Là-haut, vers la montagne

K2, une expé particulièredossier
Guide de haute montagne et cinéaste, François Damilano est au Pakistan pour une nouvelle expédition himalayenne. Pour Libération, il distille quelques cartes postales d’altitude depuis le K2, second sommet de la Terre.
Sur le glacier Godwen Austen. (François Damilano.)
par François Damilano
publié le 28 juin 2016 à 9h22
(mis à jour le 28 juin 2016 à 11h00)

«François, what are we doing here?» («François, qu'est-ce qu'on fait là?»)

Le guide Andreas entre dans la tente mess avec la tête des mauvais jours. Il n’a pas beaucoup dormi. Trop d’images tournent dans sa tête. La responsabilité du groupe, l’ampleur du projet.

«Did you hear the mountain last night?» («As-tu entendu la montagne cette nuit?»)

Oui j’ai entendu. Les montagnes bougent.

Non, moi non plus je n’ai pas beaucoup dormi. Le sommeil fuyant, je me suis pelotonné dans mon sac de couchage, ouvert l’ordi et trié les photos du début de notre périple.

ENTRÉES DE DONNÉES →
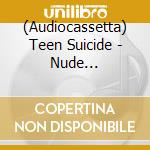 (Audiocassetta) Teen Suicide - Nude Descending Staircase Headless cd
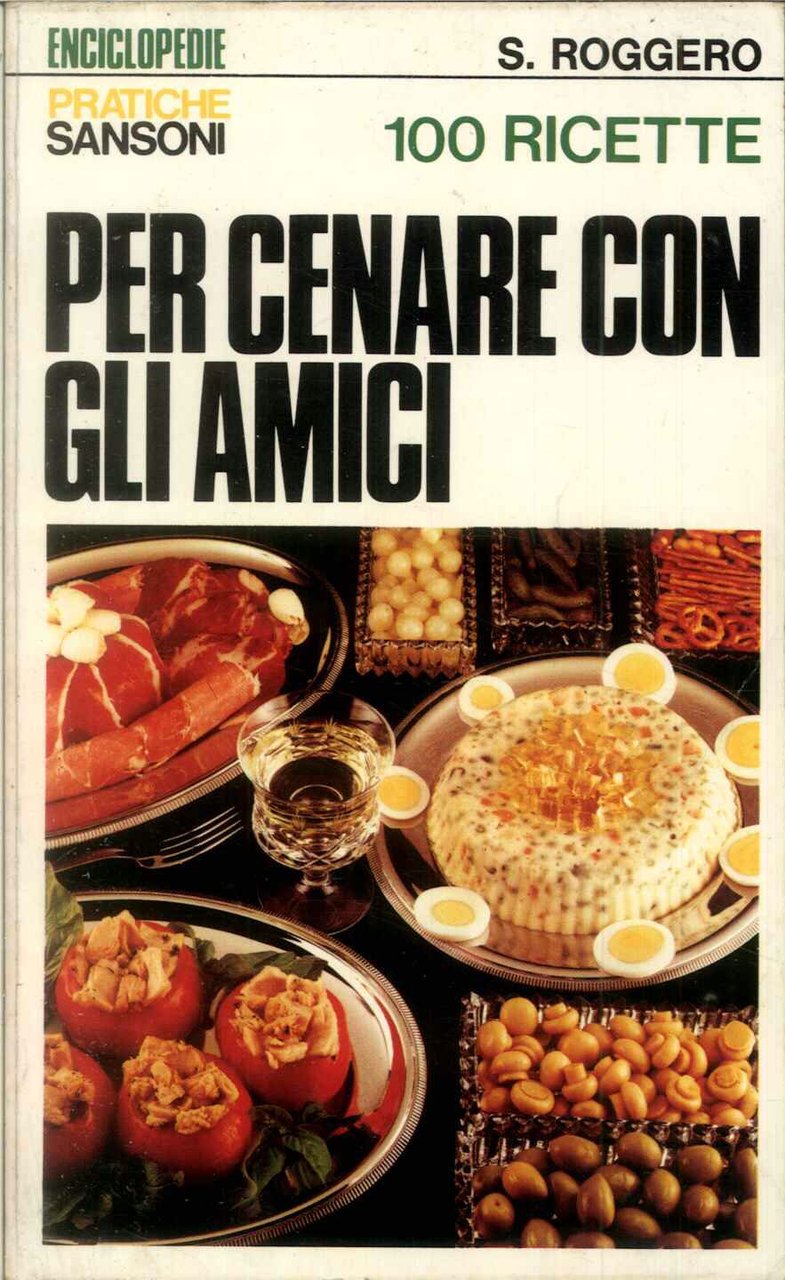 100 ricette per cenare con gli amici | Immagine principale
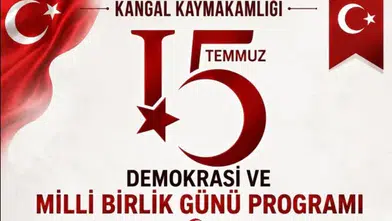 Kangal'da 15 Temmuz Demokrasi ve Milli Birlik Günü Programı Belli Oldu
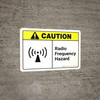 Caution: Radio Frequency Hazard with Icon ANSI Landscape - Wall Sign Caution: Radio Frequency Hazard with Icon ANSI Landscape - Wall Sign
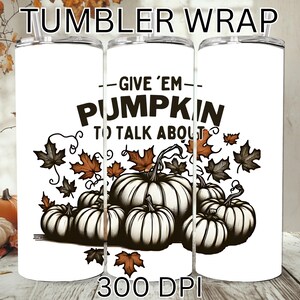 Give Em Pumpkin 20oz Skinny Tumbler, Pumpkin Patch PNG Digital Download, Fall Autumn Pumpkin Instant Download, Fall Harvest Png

CONSIGNE 1 → D'après le texte sur l'expédition au K2, depuis quel sommet François Damilano envoie-t-il ses cartes postales d'altitude ?
CONSIGNE 2 → Modifiez un passage du texte sur l'expédition au K2 en remplaçant «Pakistan» par «Népal». Commencez aux mots «K2, une expé» et arrêtez-vous après «Austen. (François Damilano.)».

RÉSULTAT DE L'EXERCICE 1 → Depuis le K2, second sommet de la Terre.

RÉSULTAT DE L'EXERCICE 2 →
K2, une expé particulièredossier
Guide de haute montagne et cinéaste, François Damilano est au Népal pour une nouvelle expédition himalayenne. Pour Libération, il distille quelques cartes postales d’altitude depuis le K2, second sommet de la Terre.
Sur le glacier Godwen Austen. (François Damilano.)